> _Required work_
Word for word, transcribe the lines from the one containing "What is the measured separation of the" through the end of the entries, both included, and nothing else.

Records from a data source
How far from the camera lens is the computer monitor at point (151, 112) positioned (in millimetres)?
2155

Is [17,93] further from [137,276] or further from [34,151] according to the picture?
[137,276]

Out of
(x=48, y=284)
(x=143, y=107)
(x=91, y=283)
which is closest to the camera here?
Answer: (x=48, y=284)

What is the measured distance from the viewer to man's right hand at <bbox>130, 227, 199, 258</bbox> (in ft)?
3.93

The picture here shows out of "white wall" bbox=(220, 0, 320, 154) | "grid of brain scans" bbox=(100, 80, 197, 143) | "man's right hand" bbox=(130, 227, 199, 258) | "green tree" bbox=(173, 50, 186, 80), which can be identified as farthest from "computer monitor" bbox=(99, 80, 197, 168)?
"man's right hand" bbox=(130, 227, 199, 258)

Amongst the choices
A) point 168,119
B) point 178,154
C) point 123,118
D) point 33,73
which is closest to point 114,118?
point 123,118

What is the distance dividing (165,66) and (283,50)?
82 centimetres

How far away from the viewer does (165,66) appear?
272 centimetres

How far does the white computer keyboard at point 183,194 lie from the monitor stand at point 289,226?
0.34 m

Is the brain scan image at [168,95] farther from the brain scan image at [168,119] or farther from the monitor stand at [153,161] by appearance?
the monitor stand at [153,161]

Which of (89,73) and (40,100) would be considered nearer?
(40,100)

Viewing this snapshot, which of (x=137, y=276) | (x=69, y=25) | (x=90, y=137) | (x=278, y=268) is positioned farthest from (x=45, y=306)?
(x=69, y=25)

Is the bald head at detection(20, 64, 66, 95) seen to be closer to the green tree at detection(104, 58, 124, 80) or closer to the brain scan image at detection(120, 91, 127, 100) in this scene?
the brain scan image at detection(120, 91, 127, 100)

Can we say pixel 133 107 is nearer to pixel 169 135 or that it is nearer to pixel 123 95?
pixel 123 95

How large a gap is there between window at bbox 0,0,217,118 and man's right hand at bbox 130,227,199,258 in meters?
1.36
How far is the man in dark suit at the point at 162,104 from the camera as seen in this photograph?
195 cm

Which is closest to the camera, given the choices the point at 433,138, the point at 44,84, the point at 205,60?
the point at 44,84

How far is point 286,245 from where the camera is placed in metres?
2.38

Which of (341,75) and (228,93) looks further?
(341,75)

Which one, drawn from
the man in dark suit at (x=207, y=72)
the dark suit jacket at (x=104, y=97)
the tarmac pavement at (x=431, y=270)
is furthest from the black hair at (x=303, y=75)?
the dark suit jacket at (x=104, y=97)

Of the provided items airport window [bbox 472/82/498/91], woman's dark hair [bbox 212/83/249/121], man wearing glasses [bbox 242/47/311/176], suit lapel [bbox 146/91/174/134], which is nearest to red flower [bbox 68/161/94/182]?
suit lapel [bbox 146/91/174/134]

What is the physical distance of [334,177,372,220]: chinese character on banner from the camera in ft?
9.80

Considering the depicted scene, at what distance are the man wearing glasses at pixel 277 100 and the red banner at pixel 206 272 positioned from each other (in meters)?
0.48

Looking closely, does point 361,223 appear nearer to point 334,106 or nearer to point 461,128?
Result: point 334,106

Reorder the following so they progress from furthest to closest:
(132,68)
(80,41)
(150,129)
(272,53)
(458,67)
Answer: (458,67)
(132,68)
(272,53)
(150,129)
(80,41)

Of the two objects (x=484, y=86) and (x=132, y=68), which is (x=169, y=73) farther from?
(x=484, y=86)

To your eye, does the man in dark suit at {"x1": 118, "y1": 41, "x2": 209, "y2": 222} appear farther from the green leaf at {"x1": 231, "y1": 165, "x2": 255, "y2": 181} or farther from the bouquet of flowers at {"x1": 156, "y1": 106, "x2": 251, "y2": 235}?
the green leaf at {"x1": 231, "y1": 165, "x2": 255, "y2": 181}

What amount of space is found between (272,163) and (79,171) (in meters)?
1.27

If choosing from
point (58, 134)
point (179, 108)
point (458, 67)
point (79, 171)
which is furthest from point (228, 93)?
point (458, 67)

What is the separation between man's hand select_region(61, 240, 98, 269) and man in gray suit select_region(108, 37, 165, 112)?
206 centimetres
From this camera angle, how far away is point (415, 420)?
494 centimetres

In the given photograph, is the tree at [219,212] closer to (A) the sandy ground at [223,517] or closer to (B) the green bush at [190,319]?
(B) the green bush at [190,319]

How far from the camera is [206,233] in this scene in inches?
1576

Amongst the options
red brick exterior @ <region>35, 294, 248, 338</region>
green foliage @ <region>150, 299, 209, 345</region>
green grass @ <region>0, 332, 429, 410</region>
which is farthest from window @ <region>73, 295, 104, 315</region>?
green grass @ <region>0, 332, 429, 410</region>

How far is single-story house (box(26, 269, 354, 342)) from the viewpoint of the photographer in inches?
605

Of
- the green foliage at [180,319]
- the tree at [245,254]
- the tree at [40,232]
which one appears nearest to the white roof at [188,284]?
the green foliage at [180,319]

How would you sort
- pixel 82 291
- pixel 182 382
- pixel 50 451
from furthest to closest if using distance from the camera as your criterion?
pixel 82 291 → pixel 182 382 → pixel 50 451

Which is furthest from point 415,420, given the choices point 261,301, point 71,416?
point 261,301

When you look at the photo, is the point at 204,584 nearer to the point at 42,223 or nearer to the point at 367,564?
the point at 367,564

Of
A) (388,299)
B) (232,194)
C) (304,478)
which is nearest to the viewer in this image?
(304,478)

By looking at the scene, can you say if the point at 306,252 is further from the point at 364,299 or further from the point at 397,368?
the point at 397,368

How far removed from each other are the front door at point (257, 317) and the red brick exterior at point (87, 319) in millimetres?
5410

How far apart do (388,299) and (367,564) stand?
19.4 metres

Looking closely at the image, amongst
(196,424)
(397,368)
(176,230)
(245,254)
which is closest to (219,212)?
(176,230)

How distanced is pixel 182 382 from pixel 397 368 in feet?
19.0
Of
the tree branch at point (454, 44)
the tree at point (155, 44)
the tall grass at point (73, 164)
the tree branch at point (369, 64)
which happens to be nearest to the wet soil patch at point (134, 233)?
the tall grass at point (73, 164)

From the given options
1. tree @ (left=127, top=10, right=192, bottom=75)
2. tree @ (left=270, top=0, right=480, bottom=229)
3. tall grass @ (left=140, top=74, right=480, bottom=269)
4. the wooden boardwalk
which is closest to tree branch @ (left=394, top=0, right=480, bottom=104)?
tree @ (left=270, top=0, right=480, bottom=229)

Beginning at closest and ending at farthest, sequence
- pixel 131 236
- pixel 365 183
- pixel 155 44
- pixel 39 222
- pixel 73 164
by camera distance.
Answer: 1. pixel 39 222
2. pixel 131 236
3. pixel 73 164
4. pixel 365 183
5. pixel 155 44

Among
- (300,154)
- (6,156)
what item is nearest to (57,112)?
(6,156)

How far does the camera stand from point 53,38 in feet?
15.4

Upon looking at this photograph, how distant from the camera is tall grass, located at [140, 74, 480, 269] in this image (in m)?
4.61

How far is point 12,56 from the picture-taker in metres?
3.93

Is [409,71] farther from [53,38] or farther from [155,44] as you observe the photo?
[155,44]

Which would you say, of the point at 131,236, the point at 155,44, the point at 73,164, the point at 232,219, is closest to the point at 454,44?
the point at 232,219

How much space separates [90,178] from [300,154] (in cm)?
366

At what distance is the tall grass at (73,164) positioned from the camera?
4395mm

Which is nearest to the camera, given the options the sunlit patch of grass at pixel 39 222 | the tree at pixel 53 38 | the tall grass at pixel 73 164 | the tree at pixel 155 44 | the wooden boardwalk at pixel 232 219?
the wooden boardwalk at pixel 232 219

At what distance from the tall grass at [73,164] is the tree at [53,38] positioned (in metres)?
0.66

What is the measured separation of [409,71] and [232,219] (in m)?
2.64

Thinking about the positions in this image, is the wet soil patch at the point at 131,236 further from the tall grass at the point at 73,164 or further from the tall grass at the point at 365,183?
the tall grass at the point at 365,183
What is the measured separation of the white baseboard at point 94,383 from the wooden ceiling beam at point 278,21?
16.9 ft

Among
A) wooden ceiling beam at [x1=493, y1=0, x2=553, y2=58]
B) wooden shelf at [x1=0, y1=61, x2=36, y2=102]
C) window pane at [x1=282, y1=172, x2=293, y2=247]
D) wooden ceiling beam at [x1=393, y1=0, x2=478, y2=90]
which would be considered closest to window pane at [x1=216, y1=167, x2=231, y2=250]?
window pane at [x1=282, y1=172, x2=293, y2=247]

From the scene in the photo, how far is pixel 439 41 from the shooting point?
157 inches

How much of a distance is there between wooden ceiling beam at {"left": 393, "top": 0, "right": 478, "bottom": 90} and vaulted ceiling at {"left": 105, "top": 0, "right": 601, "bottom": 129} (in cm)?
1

> _Solution for this exercise_
What is the measured separation of the white baseboard at point 94,383 from the wooden ceiling beam at point 278,21?
16.9 ft

Among
A) wooden ceiling beam at [x1=493, y1=0, x2=553, y2=58]
B) wooden shelf at [x1=0, y1=61, x2=36, y2=102]
C) window pane at [x1=282, y1=172, x2=293, y2=247]
D) wooden ceiling beam at [x1=393, y1=0, x2=478, y2=90]
which would be considered closest to window pane at [x1=216, y1=167, x2=231, y2=250]?
window pane at [x1=282, y1=172, x2=293, y2=247]

From the scene in the photo, how far is pixel 439 41 from the shooting point?
157 inches

How much of a distance is there between wooden ceiling beam at {"left": 393, "top": 0, "right": 478, "bottom": 90} and vaulted ceiling at {"left": 105, "top": 0, "right": 601, "bottom": 129} (in cm)?
1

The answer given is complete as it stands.